WHAT IS REQUIRED:
Please retype the records below exactly, leaving out any pictures.

(Scene question records)
____________

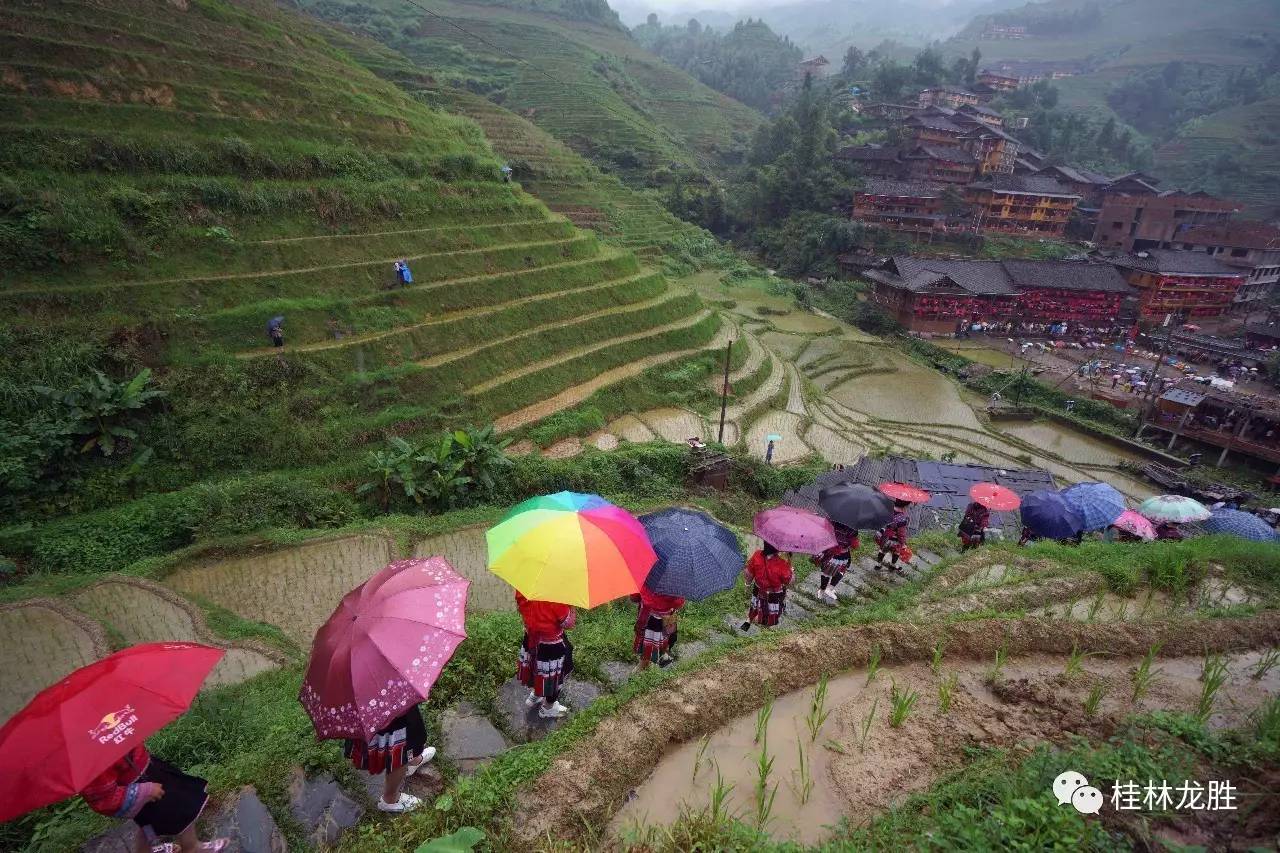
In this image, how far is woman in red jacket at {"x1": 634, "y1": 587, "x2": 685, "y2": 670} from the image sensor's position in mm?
5055

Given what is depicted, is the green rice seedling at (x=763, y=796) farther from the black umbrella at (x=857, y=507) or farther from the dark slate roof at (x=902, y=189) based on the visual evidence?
the dark slate roof at (x=902, y=189)

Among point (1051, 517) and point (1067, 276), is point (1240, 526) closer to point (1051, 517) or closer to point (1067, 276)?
point (1051, 517)

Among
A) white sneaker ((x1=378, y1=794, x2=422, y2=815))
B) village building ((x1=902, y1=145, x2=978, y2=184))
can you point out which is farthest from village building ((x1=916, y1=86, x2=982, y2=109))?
white sneaker ((x1=378, y1=794, x2=422, y2=815))

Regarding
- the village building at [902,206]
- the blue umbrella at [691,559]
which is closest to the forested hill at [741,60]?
the village building at [902,206]

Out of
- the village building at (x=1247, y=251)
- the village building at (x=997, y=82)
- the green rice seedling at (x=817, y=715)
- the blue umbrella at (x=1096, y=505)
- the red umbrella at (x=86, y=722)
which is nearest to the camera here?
the red umbrella at (x=86, y=722)

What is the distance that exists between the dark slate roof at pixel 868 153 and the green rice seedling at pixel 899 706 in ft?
172

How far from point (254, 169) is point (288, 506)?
34.5 feet

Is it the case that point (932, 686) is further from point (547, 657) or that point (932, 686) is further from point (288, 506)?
point (288, 506)

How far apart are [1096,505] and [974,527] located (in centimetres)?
183

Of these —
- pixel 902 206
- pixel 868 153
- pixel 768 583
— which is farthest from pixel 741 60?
pixel 768 583

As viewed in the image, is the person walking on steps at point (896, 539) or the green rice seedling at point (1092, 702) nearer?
the green rice seedling at point (1092, 702)

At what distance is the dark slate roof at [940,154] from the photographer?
45.8 meters

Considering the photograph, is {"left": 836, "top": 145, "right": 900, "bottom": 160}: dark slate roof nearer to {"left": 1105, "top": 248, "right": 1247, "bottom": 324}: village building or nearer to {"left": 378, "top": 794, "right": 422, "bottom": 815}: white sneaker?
{"left": 1105, "top": 248, "right": 1247, "bottom": 324}: village building

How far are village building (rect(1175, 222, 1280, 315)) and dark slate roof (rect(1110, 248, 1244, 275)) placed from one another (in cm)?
199
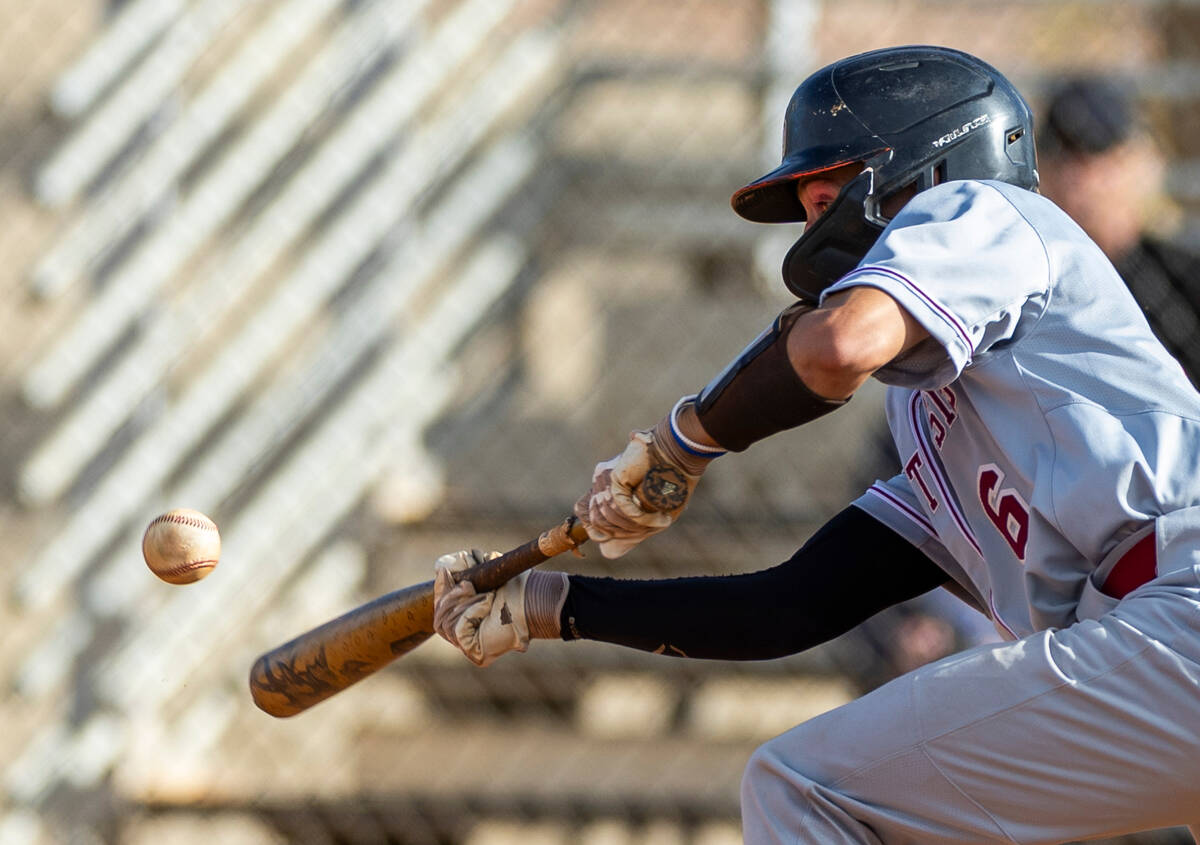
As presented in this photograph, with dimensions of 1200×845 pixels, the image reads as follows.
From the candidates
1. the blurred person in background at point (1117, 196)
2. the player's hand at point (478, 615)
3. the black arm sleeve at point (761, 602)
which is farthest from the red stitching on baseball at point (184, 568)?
the blurred person in background at point (1117, 196)

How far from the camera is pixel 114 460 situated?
13.8 feet

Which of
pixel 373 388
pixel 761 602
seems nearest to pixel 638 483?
pixel 761 602

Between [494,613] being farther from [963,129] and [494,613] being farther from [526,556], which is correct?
[963,129]

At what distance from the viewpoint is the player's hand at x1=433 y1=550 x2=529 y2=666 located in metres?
2.41

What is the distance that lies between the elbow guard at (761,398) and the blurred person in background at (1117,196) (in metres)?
1.75

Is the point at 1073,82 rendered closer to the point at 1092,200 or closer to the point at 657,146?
the point at 1092,200

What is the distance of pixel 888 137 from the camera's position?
2234mm

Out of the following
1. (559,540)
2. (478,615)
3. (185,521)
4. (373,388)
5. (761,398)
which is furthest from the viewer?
(373,388)

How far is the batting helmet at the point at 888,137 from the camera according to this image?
Result: 7.28ft

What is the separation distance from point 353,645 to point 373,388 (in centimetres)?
192

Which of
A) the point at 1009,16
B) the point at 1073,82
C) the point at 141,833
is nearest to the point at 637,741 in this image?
the point at 141,833

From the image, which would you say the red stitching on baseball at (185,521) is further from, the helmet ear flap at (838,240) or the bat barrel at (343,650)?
the helmet ear flap at (838,240)

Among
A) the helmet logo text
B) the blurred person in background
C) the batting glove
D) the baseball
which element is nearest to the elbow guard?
the helmet logo text

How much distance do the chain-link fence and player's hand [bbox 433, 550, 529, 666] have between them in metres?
1.67
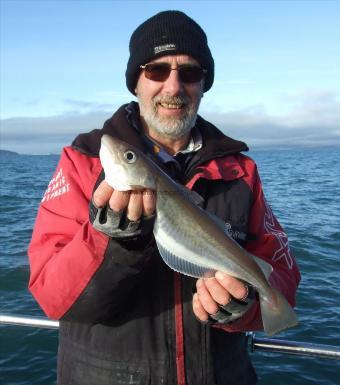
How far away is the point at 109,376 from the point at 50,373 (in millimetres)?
5037

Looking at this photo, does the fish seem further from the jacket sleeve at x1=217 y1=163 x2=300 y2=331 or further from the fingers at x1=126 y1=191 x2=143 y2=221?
the jacket sleeve at x1=217 y1=163 x2=300 y2=331

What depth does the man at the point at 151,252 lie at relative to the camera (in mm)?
3197

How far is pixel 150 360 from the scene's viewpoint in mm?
3656

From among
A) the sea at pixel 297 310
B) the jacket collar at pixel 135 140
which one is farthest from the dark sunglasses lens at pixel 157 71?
the sea at pixel 297 310

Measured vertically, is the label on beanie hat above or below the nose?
above

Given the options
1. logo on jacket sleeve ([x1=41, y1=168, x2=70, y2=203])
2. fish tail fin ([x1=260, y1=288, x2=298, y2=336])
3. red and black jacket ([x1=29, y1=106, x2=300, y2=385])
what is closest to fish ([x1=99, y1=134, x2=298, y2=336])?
fish tail fin ([x1=260, y1=288, x2=298, y2=336])

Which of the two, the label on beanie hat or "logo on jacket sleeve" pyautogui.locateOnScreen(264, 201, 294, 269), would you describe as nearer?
"logo on jacket sleeve" pyautogui.locateOnScreen(264, 201, 294, 269)

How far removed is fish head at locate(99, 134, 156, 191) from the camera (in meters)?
3.03

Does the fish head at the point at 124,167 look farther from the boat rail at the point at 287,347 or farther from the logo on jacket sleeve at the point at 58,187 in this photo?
the boat rail at the point at 287,347

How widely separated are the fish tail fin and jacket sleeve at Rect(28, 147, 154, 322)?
1069 mm

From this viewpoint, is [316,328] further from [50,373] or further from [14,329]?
[14,329]

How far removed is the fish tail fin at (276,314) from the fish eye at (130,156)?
148 centimetres

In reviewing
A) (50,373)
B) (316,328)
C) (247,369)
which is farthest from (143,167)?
(316,328)

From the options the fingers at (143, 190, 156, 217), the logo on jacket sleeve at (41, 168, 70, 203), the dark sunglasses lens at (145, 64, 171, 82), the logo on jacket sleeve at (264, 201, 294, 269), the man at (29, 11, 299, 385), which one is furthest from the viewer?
the dark sunglasses lens at (145, 64, 171, 82)
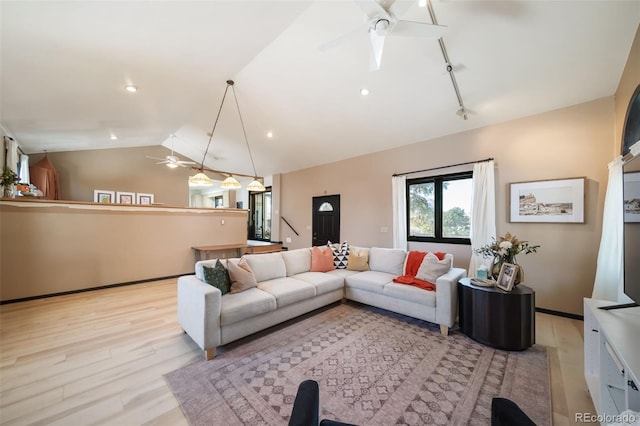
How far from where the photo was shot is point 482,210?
3840 mm

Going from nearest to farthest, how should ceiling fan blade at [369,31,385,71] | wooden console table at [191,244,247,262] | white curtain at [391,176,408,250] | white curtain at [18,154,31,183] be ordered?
ceiling fan blade at [369,31,385,71] → white curtain at [18,154,31,183] → white curtain at [391,176,408,250] → wooden console table at [191,244,247,262]

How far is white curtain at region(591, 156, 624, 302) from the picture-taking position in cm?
246

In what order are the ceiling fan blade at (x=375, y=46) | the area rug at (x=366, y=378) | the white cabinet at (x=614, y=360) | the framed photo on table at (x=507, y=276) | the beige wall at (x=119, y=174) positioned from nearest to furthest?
the white cabinet at (x=614, y=360)
the area rug at (x=366, y=378)
the ceiling fan blade at (x=375, y=46)
the framed photo on table at (x=507, y=276)
the beige wall at (x=119, y=174)

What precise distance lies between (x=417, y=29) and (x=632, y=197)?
2.03m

____________

WRITTEN SOLUTION:
In this image, how far is woman in red jacket at {"x1": 634, "y1": 587, "x2": 685, "y2": 670} from the image sensor's position in mm?
5055

Given what is depicted, is the green rice seedling at (x=763, y=796) farther from the black umbrella at (x=857, y=507) or farther from the dark slate roof at (x=902, y=189) based on the visual evidence?
the dark slate roof at (x=902, y=189)

Among point (1051, 517) and point (1067, 276), is point (1240, 526) closer to point (1051, 517) or closer to point (1067, 276)?
point (1051, 517)

Among
A) white sneaker ((x1=378, y1=794, x2=422, y2=815))
B) village building ((x1=902, y1=145, x2=978, y2=184))
can you point out which is farthest from village building ((x1=916, y1=86, x2=982, y2=109))?
white sneaker ((x1=378, y1=794, x2=422, y2=815))

Regarding
- the village building at [902,206]
- the blue umbrella at [691,559]
which is closest to the forested hill at [741,60]?
the village building at [902,206]

Out of
- the village building at (x=1247, y=251)
- the village building at (x=997, y=82)
- the green rice seedling at (x=817, y=715)
- the blue umbrella at (x=1096, y=505)
- the red umbrella at (x=86, y=722)
which is nearest to the camera here?
the red umbrella at (x=86, y=722)

What is the distance that exists between the dark slate roof at pixel 868 153 and the green rice seedling at pixel 899 706 in ft?
172

How far from point (254, 169) is point (288, 506)?
34.5 feet

Is it the case that point (932, 686) is further from point (547, 657) or that point (932, 686) is further from point (288, 506)?
point (288, 506)

How far apart are [1096,505] and [974,527] located (in centimetres)?
183

Of these —
- pixel 902 206
- pixel 868 153
- pixel 768 583
— which is farthest from pixel 741 60?
pixel 768 583

As viewed in the image, is the person walking on steps at point (896, 539) or the green rice seedling at point (1092, 702) nearer?
the green rice seedling at point (1092, 702)

At what distance is the dark slate roof at [940,154] from the photographer?
45.8 meters

Considering the photograph, is {"left": 836, "top": 145, "right": 900, "bottom": 160}: dark slate roof nearer to {"left": 1105, "top": 248, "right": 1247, "bottom": 324}: village building or nearer to {"left": 378, "top": 794, "right": 422, "bottom": 815}: white sneaker?
{"left": 1105, "top": 248, "right": 1247, "bottom": 324}: village building

How far are village building (rect(1175, 222, 1280, 315)) and dark slate roof (rect(1110, 248, 1244, 275)) placed from one another (in cm)?
199
As presented in this photograph, with dimensions of 1200×845 pixels, the image reads as follows.
From the candidates
1. the blurred person in background at point (1117, 196)
2. the player's hand at point (478, 615)
3. the black arm sleeve at point (761, 602)
which is farthest from the red stitching on baseball at point (184, 568)?
the blurred person in background at point (1117, 196)

How far from the camera is pixel 114 460 situated?
13.8 feet

Which of
pixel 373 388
pixel 761 602
seems nearest to pixel 638 483?
pixel 761 602

Between [494,613] being farther from [963,129] and [494,613] being farther from [526,556], which is correct?
[963,129]

At what distance from the viewpoint is the player's hand at x1=433 y1=550 x2=529 y2=666 located in metres?
2.41

What is the distance that lies between the elbow guard at (761,398) and the blurred person in background at (1117,196) (in metres)?
1.75

Is the point at 1073,82 rendered closer to the point at 1092,200 or closer to the point at 657,146?
the point at 1092,200

What is the distance of pixel 888 137 from the camera's position?
2234mm

Out of the following
1. (559,540)
2. (478,615)
3. (185,521)
4. (373,388)
5. (761,398)
which is furthest from the viewer?
(373,388)

How far is the batting helmet at the point at 888,137 from the camera according to this image?
Result: 7.28ft

What is the separation distance from point 353,645 to point 373,388 (in centimetres)?
192

Which of
A) the point at 1009,16
B) the point at 1073,82
C) the point at 141,833
is nearest to the point at 637,741 in this image?
the point at 141,833

From the image, which would you say the red stitching on baseball at (185,521) is further from, the helmet ear flap at (838,240) or the bat barrel at (343,650)?
the helmet ear flap at (838,240)

Among
A) the helmet logo text
B) the blurred person in background
C) the batting glove
D) the baseball
which element is nearest to the elbow guard?
the helmet logo text

How much distance do the chain-link fence and player's hand [bbox 433, 550, 529, 666] have between them in metres?
1.67
How far away is the point at 109,376 from the point at 50,373 (in millimetres)?
5037

Looking at this photo, does the fish seem further from the jacket sleeve at x1=217 y1=163 x2=300 y2=331 or further from the fingers at x1=126 y1=191 x2=143 y2=221?
the jacket sleeve at x1=217 y1=163 x2=300 y2=331

What depth does the man at the point at 151,252 lie at relative to the camera (in mm)?
3197

How far is pixel 150 360 from the scene's viewpoint in mm?
3656

From among
A) the sea at pixel 297 310
B) the jacket collar at pixel 135 140
which one is farthest from the dark sunglasses lens at pixel 157 71?
the sea at pixel 297 310

Measured vertically, is the label on beanie hat above or below the nose?
above

Given the options
1. logo on jacket sleeve ([x1=41, y1=168, x2=70, y2=203])
2. fish tail fin ([x1=260, y1=288, x2=298, y2=336])
3. red and black jacket ([x1=29, y1=106, x2=300, y2=385])
what is closest to fish ([x1=99, y1=134, x2=298, y2=336])?
fish tail fin ([x1=260, y1=288, x2=298, y2=336])

Which of the two, the label on beanie hat or "logo on jacket sleeve" pyautogui.locateOnScreen(264, 201, 294, 269), would you describe as nearer?
"logo on jacket sleeve" pyautogui.locateOnScreen(264, 201, 294, 269)

How far removed is fish head at locate(99, 134, 156, 191) from the camera (in meters)?
3.03

Does the fish head at the point at 124,167 look farther from the boat rail at the point at 287,347 or farther from the logo on jacket sleeve at the point at 58,187 in this photo?
the boat rail at the point at 287,347

How widely separated are the fish tail fin and jacket sleeve at Rect(28, 147, 154, 322)?
1069 mm

From this viewpoint, is [316,328] further from [50,373] or further from [14,329]?
[14,329]

How far removed is the fish tail fin at (276,314) from the fish eye at (130,156)?
148 centimetres

In reviewing
A) (50,373)
B) (316,328)
C) (247,369)
which is farthest from (143,167)?
(316,328)

From the options the fingers at (143, 190, 156, 217), the logo on jacket sleeve at (41, 168, 70, 203), the dark sunglasses lens at (145, 64, 171, 82), the logo on jacket sleeve at (264, 201, 294, 269), the man at (29, 11, 299, 385), which one is furthest from the viewer?
the dark sunglasses lens at (145, 64, 171, 82)
How far from where the photo was shot is point 482,210?
3840 mm

Going from nearest to farthest, how should ceiling fan blade at [369,31,385,71] | wooden console table at [191,244,247,262] | white curtain at [391,176,408,250] | white curtain at [18,154,31,183] be ordered?
ceiling fan blade at [369,31,385,71] → white curtain at [18,154,31,183] → white curtain at [391,176,408,250] → wooden console table at [191,244,247,262]

How far is white curtain at region(591, 156, 624, 302) from the picture-taking position in cm?
246

In what order are the ceiling fan blade at (x=375, y=46) | the area rug at (x=366, y=378) | the white cabinet at (x=614, y=360) | the framed photo on table at (x=507, y=276) | the beige wall at (x=119, y=174) positioned from nearest to furthest?
the white cabinet at (x=614, y=360)
the area rug at (x=366, y=378)
the ceiling fan blade at (x=375, y=46)
the framed photo on table at (x=507, y=276)
the beige wall at (x=119, y=174)

What precise distance lies between (x=417, y=29) and (x=632, y=197)?
2.03m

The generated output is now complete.